In the News: The Artists Behind the Brooklyn Bridge Flag Stunt

••• A Real Deal article on stalled development sites includes 112-114 Chambers: “As the market was heating up in Tribeca in 2008, the city issued permits to a family-owned Chinatown company called Si Jie Mei to add a floor to adjacent, four-story mixed-use buildings at 112-114 Chambers Street, between Church Street and West Broadway. The owner planned to gut the buildings and create eight rental apartments on the second through fifth floors along with retail space on the ground floor.” (It’s in a landmarked district.) Architect Arpad Baksa says that the street construction on Chambers made the work impossible, but now that it’s nearly done, it  might finally happen.

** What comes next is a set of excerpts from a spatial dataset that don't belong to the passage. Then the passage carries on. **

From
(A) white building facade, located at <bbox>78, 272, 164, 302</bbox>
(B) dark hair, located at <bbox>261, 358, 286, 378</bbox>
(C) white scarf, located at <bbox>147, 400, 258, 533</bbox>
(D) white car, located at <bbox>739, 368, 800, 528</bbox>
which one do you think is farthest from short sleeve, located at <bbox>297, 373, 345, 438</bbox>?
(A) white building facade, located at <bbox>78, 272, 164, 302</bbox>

••• Berlin-based artists Mischa Leinkauf and Matthias Wermke claim responsibility for the white-flag stunt on the Brooklyn Bridge. “The flags had nothing to do with terrorism. They only wanted to celebrate ‘the beauty of public space’ and the great American bridge whose German-born engineer, John Roebling, died in 1869 on July 22, the day the white flags appeared. […] With the photographs and short videos, the German artists have what looks like credible evidence.” —New York Times

••• Eater reviewer Ryan Sutton likes Bâtard.

 

2 Comments

  1. Re: flags
    Strange tale
    White was a rather interesting choice of color … Don’t you think
    What does the white signify… Death… Surrender….?

    Definitely not celebration… Seems like they are hiding part of what they were trying to say

  2. Yes, seems to me like it is “public space” if it is unprotected, unlocked, unguarded, unsecured, etc. Give them the key to the city for showing us the level of breach of security in our city. Wake up NYC!